My review after testing it out for two weeks
After using the app for two weeks, whenever I check out amazing places, it comes to my mind that I should share it. This is the kind of investment Nir Eyal is talking about. The key is to make users want to share and engage, in order to drive the social media machine further.
This week, Kites published a new feature on Android, called ‘collections.’ “The idea is to allow users to group Kites together – both ones they have made and those contributed by others – into collections like ‘Favorite places for breakfast in Rome’ or ‘Best graffiti in London,’” says Krishan. “If you use Product Hunt, you’ll see it’s very similar. Future versions will allow users to make collections private, so only the user can see them. Leaving Kites just for yourself is a big missing feature, I think,” Krishan explains.
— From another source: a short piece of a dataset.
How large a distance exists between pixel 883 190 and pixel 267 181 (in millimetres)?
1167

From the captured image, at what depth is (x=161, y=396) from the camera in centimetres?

Kites has received no funding yet. It’s all bootstrapped. But Krishan is keen to make Kites a successful business, and has a few business cases in mind. But when asked what he thinks of advertising, he responds with a mix of laughter and disgust. He isn’t fond of advertising incorporated in social media. “I am trying to avoid advertising on Kites as much as possible – it just feels wrong to me”, he says. He adds that the sector is plagued with problems right now; like location, advertising and security.
At the moment, Krishan’s plan is to have paid services on top of Kites. One idea is to offer self-guided tours around cities like London, where users can access highly-curated and validated Collections of Kites, which Krishan calls Kite Trails. Trails are ideal for visitors who are bored of the typical London City bus tours, and are keen to explore themselves.
Who will lead the pack in the crowded location-based services market?
Today’s location-based services would not have been possible 10 years ago, and the market is fertile for growth. Just recently, Google updated its ‘Field Trip’ platform, Krishan says. The platform helps users discover interesting places in categories like architecture, history, events, food places, outdoor art etc. Google does this by monitoring the web for interesting articles or facts about places and then sticking them on a map. Their platform looks nice but is no competition. Field Trip can’t provide the personalization offered by Kites – it’s just an aggregation of public facts.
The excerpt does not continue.